A government default on its obligations could make otherwise safe investment choices like money markets much riskier.
Investors have $2.7 trillion stashed in money funds, says the Investment Company Institute, the funds' trade group, USA Today reports.
Those investments have long been considered safe and convenient. But is that status in danger?
The government is running up against its $14.3 trillion debt ceiling, and unless Congress agrees to lift that limit, the government could default on its debts around Aug. 2, and a default could spell trouble.
"Money funds have $684 billion in U.S. government debt. In the event of a default — the government not paying interest or principal — funds are generally required to sell that security in an orderly fashion," author John Waggoner writes in a USA Today column.
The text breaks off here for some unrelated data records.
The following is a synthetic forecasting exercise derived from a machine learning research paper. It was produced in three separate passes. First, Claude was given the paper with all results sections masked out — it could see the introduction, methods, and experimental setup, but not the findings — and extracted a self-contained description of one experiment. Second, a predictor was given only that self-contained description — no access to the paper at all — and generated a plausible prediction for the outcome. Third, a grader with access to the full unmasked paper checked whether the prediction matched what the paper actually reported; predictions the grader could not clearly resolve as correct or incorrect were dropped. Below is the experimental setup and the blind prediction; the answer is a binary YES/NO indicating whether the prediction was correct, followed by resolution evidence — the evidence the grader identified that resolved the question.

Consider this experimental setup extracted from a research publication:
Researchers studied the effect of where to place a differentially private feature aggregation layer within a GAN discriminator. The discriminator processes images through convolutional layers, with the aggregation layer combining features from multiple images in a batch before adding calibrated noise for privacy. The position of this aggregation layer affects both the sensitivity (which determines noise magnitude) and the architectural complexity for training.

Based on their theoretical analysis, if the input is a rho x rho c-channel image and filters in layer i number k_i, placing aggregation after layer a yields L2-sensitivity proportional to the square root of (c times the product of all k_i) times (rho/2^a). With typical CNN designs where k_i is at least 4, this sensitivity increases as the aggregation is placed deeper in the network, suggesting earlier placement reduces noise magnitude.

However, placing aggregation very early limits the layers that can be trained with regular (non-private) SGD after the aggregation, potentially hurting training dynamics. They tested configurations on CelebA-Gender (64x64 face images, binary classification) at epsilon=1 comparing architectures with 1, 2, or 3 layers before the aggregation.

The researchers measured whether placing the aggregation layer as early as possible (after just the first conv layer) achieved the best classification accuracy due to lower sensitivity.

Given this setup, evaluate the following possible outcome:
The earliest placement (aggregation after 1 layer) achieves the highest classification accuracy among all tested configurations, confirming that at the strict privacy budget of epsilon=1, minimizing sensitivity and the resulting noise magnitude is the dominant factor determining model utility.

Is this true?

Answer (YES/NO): NO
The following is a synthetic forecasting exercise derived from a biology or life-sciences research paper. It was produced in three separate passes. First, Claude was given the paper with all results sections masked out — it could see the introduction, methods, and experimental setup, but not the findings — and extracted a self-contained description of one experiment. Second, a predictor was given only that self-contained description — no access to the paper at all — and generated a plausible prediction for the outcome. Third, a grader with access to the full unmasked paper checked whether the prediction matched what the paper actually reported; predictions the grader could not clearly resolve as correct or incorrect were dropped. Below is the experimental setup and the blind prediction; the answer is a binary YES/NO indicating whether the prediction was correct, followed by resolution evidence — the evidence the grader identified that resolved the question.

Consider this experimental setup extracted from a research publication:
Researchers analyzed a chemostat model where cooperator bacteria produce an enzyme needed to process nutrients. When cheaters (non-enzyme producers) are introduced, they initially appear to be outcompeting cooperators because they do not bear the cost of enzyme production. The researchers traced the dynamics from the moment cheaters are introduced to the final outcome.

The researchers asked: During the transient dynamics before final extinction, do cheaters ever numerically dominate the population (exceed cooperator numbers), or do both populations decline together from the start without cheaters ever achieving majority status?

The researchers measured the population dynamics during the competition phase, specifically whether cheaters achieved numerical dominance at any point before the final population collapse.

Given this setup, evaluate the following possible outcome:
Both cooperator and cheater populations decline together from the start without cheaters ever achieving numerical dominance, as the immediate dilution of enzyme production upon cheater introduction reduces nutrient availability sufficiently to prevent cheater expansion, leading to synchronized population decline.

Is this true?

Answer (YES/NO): NO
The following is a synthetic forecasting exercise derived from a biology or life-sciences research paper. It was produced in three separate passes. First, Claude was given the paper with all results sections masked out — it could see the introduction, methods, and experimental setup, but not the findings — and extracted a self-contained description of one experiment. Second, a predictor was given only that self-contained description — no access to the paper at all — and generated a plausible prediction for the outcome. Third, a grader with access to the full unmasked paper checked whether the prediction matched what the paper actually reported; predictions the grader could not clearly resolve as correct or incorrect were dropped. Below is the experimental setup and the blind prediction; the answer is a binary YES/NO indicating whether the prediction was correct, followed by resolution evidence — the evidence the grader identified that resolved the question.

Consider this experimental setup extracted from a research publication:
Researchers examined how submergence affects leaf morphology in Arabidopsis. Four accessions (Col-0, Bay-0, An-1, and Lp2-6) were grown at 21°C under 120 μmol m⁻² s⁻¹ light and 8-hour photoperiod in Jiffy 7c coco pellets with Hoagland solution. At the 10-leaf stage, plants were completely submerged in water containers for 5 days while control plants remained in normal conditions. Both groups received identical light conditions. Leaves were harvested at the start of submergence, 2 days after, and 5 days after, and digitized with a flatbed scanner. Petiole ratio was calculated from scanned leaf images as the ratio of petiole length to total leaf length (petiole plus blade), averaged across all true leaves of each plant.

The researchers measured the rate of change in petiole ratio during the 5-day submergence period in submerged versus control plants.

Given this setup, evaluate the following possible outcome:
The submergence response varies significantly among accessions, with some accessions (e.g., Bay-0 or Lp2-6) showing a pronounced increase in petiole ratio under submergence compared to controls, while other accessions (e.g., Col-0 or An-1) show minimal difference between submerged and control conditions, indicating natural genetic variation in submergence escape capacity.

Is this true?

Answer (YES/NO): NO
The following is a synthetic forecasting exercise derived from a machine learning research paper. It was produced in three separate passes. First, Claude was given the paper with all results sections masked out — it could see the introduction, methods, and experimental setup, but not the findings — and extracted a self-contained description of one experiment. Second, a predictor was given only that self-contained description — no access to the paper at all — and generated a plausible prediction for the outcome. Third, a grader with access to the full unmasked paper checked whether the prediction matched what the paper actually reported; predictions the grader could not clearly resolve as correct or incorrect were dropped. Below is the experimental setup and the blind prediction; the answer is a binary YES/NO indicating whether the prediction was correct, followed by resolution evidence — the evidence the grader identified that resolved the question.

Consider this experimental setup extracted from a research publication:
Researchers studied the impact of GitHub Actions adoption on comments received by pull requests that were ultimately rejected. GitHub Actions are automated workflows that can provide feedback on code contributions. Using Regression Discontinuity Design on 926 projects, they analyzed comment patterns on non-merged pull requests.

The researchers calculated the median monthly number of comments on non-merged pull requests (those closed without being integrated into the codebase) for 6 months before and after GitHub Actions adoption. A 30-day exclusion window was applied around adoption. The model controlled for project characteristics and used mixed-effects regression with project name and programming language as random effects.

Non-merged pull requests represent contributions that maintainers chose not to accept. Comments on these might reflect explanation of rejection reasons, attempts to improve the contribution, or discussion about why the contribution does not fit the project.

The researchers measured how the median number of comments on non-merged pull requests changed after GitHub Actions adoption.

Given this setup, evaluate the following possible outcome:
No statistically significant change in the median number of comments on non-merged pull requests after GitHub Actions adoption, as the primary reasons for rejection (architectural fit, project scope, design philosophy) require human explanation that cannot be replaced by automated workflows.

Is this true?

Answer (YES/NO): YES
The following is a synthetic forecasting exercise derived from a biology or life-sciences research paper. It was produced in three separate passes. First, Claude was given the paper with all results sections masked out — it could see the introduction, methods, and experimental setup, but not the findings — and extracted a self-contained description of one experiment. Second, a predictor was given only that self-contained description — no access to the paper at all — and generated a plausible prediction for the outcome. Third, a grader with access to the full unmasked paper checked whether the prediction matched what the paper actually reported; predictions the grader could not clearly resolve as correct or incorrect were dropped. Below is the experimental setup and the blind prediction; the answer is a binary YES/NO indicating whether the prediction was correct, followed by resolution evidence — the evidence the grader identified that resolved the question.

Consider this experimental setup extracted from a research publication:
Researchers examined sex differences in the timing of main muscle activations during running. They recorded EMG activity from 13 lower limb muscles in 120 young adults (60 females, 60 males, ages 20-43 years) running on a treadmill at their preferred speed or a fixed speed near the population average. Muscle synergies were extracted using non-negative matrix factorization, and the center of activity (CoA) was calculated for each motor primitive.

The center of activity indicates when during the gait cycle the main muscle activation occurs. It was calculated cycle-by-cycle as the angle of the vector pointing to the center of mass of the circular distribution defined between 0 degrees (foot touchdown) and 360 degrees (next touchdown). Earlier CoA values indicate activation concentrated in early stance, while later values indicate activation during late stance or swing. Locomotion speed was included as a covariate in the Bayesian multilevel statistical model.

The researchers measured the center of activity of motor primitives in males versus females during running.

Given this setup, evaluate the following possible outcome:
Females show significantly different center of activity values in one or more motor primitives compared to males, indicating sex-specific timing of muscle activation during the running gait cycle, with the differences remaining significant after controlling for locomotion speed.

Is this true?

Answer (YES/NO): NO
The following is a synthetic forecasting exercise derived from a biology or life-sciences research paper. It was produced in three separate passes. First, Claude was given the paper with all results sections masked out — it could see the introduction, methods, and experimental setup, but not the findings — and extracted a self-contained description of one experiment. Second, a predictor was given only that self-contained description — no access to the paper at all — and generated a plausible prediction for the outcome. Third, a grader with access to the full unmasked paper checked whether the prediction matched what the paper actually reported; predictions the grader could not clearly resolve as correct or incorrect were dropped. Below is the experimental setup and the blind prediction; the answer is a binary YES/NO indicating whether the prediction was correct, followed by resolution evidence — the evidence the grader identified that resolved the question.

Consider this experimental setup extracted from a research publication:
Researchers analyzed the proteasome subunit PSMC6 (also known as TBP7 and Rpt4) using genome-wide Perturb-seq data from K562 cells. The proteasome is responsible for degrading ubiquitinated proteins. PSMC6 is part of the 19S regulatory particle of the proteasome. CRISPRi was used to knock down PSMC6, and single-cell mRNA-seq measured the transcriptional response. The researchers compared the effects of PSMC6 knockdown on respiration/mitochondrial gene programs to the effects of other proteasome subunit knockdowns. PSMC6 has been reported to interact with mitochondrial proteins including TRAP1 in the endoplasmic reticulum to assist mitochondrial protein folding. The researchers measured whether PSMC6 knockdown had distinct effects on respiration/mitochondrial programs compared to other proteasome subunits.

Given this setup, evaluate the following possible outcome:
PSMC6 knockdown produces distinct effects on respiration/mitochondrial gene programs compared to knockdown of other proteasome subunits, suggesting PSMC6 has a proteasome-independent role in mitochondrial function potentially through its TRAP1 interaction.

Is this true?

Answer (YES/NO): YES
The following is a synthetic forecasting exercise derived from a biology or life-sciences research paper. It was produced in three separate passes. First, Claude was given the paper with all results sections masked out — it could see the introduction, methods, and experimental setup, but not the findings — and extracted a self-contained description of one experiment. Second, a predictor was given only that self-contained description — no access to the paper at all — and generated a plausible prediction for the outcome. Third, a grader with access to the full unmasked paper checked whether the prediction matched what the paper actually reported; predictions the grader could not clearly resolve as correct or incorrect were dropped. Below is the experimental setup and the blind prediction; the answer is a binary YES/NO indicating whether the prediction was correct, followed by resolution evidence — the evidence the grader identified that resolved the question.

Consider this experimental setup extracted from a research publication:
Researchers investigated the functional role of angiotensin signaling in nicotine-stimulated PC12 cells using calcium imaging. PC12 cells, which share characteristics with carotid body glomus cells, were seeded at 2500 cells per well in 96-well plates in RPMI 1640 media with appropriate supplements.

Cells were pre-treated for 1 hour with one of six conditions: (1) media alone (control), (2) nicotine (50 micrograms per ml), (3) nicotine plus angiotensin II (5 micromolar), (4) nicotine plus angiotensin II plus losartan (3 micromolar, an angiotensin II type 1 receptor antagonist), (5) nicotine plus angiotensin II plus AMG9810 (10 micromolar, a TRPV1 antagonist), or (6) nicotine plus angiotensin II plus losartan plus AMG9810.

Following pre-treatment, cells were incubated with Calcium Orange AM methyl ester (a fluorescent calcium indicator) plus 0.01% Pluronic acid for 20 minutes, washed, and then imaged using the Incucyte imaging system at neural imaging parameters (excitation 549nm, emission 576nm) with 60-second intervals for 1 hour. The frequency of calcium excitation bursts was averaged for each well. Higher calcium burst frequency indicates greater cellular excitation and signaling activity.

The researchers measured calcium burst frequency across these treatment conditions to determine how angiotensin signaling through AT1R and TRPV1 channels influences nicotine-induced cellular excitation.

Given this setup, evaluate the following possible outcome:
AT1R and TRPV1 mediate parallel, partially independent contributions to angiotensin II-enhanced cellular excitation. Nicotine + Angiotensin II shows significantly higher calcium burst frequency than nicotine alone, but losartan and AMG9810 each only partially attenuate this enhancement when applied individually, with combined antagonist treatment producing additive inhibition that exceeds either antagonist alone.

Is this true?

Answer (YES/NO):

"Funds have an additional $491 billion in repurchase agreements. These are short-term collateralized loans, and Treasury securities are typically the collateral. It's never good to have a collateralized loan when the collateral is in doubt."
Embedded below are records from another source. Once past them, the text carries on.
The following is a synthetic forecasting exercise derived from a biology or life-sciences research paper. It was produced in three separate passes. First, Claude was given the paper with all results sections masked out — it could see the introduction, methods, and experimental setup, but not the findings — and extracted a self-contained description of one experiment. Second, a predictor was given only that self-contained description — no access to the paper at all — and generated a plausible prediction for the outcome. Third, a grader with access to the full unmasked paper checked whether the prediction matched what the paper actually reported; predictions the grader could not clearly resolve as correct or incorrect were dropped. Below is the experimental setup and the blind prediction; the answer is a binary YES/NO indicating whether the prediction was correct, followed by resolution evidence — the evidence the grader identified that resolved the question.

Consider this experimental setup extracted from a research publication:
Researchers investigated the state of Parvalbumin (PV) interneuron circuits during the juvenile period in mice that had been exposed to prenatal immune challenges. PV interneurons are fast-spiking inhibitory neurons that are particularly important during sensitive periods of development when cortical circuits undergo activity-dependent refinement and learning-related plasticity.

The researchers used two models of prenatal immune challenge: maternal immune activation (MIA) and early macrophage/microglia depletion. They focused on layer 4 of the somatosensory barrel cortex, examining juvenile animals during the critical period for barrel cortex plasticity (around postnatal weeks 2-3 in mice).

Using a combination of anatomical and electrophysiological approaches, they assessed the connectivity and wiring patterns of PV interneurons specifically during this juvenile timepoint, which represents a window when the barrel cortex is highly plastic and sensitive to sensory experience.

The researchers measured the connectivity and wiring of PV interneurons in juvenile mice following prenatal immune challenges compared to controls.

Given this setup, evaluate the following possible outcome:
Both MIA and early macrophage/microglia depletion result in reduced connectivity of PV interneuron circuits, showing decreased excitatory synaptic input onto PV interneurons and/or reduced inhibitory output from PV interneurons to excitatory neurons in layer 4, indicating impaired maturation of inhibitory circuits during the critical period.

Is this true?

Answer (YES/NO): NO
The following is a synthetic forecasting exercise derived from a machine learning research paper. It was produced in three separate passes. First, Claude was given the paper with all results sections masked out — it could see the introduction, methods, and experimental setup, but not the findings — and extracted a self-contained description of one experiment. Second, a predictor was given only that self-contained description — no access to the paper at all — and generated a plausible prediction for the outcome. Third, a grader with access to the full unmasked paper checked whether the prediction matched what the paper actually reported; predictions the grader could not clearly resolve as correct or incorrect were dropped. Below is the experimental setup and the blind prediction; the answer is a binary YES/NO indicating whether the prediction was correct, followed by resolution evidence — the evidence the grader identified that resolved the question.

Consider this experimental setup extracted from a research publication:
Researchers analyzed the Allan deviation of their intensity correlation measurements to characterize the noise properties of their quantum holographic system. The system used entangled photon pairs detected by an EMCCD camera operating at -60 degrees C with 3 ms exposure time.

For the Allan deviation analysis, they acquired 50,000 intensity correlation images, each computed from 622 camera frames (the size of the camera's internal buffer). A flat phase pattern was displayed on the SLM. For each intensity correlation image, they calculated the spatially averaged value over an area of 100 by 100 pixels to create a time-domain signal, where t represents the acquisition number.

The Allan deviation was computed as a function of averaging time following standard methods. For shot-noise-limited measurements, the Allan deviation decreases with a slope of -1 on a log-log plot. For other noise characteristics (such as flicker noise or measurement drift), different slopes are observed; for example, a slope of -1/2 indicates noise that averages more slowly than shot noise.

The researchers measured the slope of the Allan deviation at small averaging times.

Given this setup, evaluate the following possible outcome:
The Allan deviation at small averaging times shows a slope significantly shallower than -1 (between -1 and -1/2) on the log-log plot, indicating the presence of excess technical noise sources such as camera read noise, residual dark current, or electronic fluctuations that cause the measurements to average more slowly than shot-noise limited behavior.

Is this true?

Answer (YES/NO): NO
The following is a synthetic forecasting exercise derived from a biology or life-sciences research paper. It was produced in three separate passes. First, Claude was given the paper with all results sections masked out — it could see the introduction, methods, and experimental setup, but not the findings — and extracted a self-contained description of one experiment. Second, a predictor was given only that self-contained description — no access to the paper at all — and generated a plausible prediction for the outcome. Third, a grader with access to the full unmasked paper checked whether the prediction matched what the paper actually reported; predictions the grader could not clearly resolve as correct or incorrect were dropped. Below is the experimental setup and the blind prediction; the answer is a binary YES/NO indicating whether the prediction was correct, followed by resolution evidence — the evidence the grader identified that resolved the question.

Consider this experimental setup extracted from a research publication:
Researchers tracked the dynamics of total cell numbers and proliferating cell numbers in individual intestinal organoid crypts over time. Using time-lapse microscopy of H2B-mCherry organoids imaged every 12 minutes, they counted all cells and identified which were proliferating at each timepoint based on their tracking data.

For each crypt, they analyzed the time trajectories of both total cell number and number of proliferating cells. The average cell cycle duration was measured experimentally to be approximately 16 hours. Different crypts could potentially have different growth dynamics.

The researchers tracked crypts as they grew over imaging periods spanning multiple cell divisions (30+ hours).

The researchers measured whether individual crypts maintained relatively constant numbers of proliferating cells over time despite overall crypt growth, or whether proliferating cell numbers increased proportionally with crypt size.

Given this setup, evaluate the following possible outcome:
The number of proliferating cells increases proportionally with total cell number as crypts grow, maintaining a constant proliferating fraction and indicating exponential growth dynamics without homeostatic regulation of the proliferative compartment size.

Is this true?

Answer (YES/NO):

Republicans and Democrats both want to avoid default, but are at odds over terms surrounding raising the ceiling, with the former opposed to certain tax hikes and the latter opposed to certain spending cuts.
That battle appears to be scaring consumers away from spending, Goldman Sachs reports, citing dropping consumer sentiment indices as examples.
"While it's certainly possible that the drop in confidence reflects other factors ... the extent, timing, and composition suggests that the uncertainty surrounding the debt ceiling is probably a contributing factor," the investment banks writes in a report, according to the AFP newswire.